Bildiğimiz kadarı ile Pavlikanlar tarihte Malatya taraflarında yaşarlardı. Romalılar zamanında yörede cereyan eden bir savaşa katılmadıkları için Avrupa'nın güneyine, Doğu Trakya'ya geldiklerinde Babaeski ile Havsa arasında kalan ve güneye sarkan, bugün Pehlivanköy'ün üzerine yerleştiği araziye yerleşmeyi tercih etmişlerdir. Yöre Pavlikanlar ile Hıristiyanlaşırken daha sonraki bir zamanda bu bölge Hıristiyanları arasında Bulgar ve Sırp unsurlar arasında Bogomil isimli bir Sırp önder kendisine kutsallık vererek TANRI'YI SEVENLER adı altında bir tarikat hareketi başlatmıştır. Böylece bölge dinsel bir ilgi alanı olmuştur. Bu dinsel kökenli hareketler Milat sonra 300'lü yıllar da meydana gelmiştir. Sırp Hıristiyanlar arasında giderek yoğunluk kazanan Bogomil Tarikatı bir süre sonra TANRI'YI SEVENLER adı ile Balkanlar'a kadar uzanmış ve dinsel ve inançsal kavgalara, katliamlara neden olmuştur.
300'lü yılların ilk yarısında Hıristiyanlık serbest kalınca Hıristiyan Aziler Havsa'da bir toplantı yapmışlardır. Bu aşamada Babaeski, Pavli (Pehlivanköy), Havsa yarı kutsal yerler olarak ilgi görmüştür. HAVSA'ya ZAFER ANITI dikilmiştir. Hıristiyan Azizler'den Ayanikolos Babaeski'ye gömülmüştür. Daha sonra Babaeski'ye ünlü Türk Dervişi Sarısaltuk buraya yani Babaeski'ye gömülmüştür. Bu nedenle Osmanlılar’da Babaeski'nin dini liderler ve azizler nedeniyle kazandığı saygınlığı devam ettirmişlerdir.
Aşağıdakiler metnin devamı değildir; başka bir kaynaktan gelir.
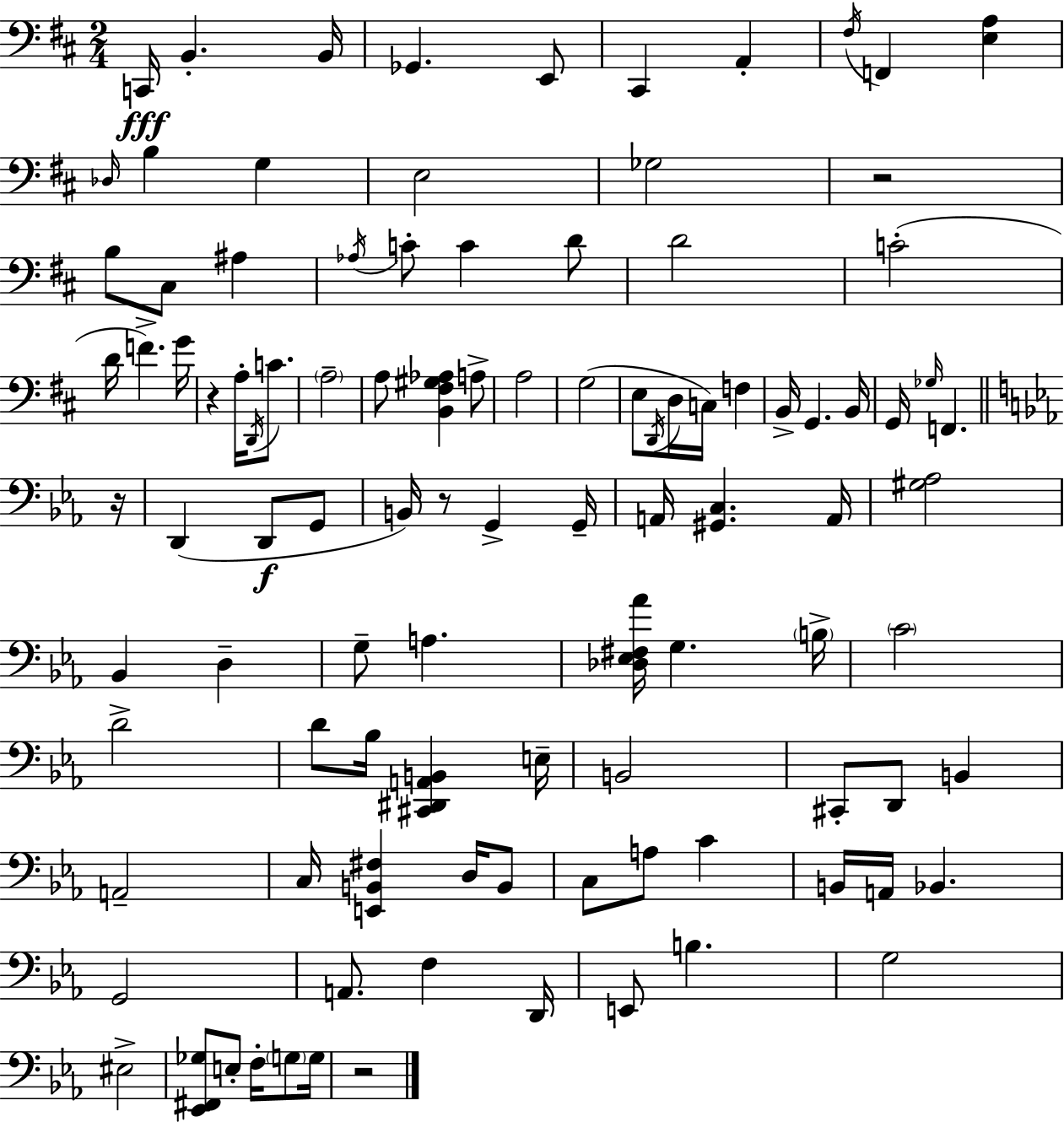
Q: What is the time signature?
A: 2/4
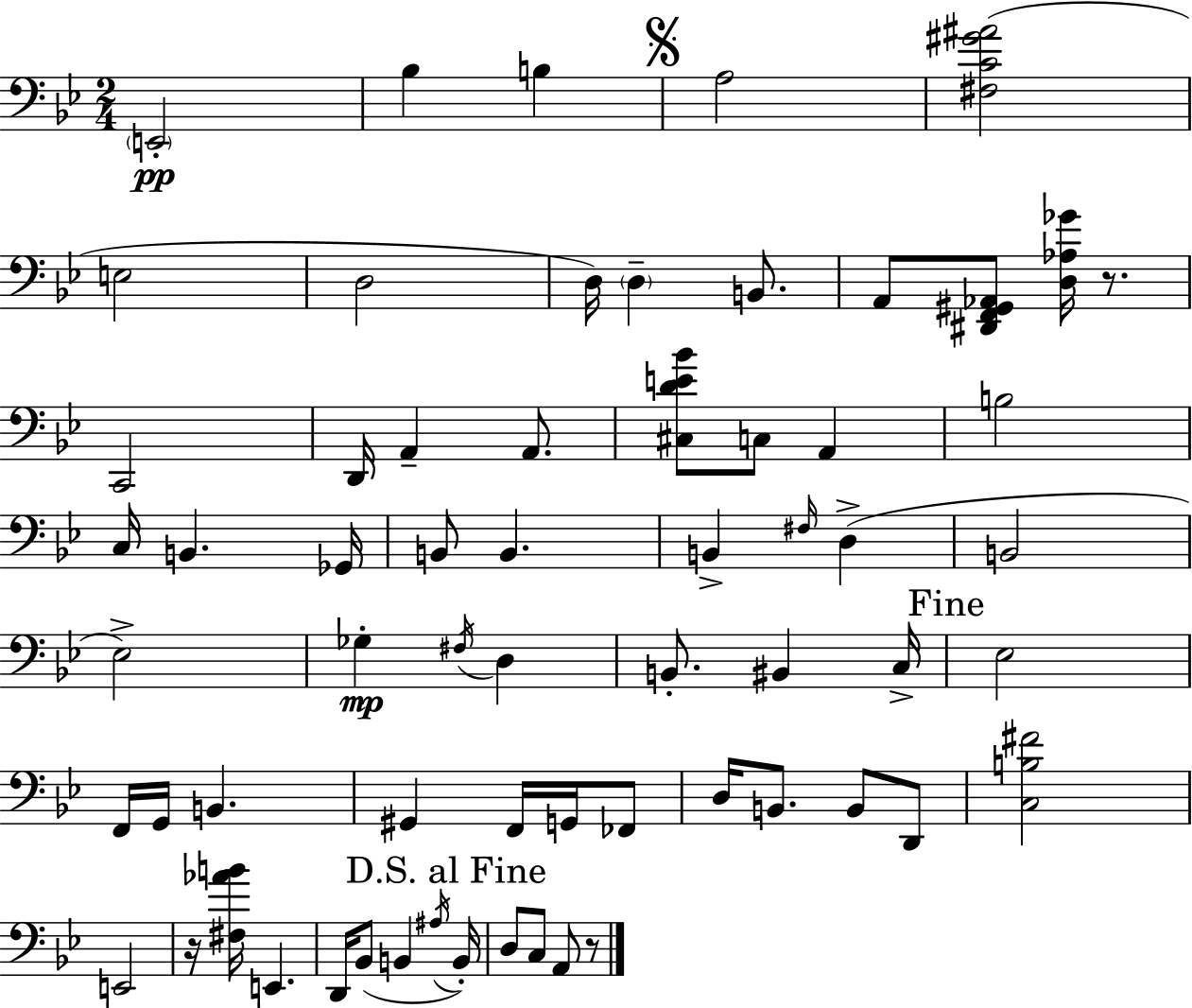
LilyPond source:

{
  \clef bass
  \numericTimeSignature
  \time 2/4
  \key bes \major
  \parenthesize e,2-.\pp | bes4 b4 | \mark \markup { \musicglyph "scripts.segno" } a2 | <fis c' gis' ais'>2( | \break e2 | d2 | d16) \parenthesize d4-- b,8. | a,8 <dis, f, gis, aes,>8 <d aes ges'>16 r8. | \break c,2 | d,16 a,4-- a,8. | <cis d' e' bes'>8 c8 a,4 | b2 | \break c16 b,4. ges,16 | b,8 b,4. | b,4-> \grace { fis16 } d4->( | b,2 | \break ees2->) | ges4-.\mp \acciaccatura { fis16 } d4 | b,8.-. bis,4 | c16-> \mark "Fine" ees2 | \break f,16 g,16 b,4. | gis,4 f,16 g,16 | fes,8 d16 b,8. b,8 | d,8 <c b fis'>2 | \break e,2 | r16 <fis aes' b'>16 e,4. | d,16 bes,8( b,4 | \acciaccatura { ais16 } \mark "D.S. al Fine" b,16-.) d8 c8 a,8 | \break r8 \bar "|."
}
Osmanlılar zamanında Pehlivanköy yani PAVLİ köy idi. Fakat bereketli topraklar üstünde insanlar vardı. Bütün bu birbiri ile çelişen, gelişen olaylar sonrası Pehlivanköy Deresi üzerine Romalılar zamanında yapılmak istenen köprü efsane haline gelmiş, mitelojik unsurlar kazanmıştır. Bütün bu olaylar Roma'nın ilk 300’lü yıllarında yaşanmıştır.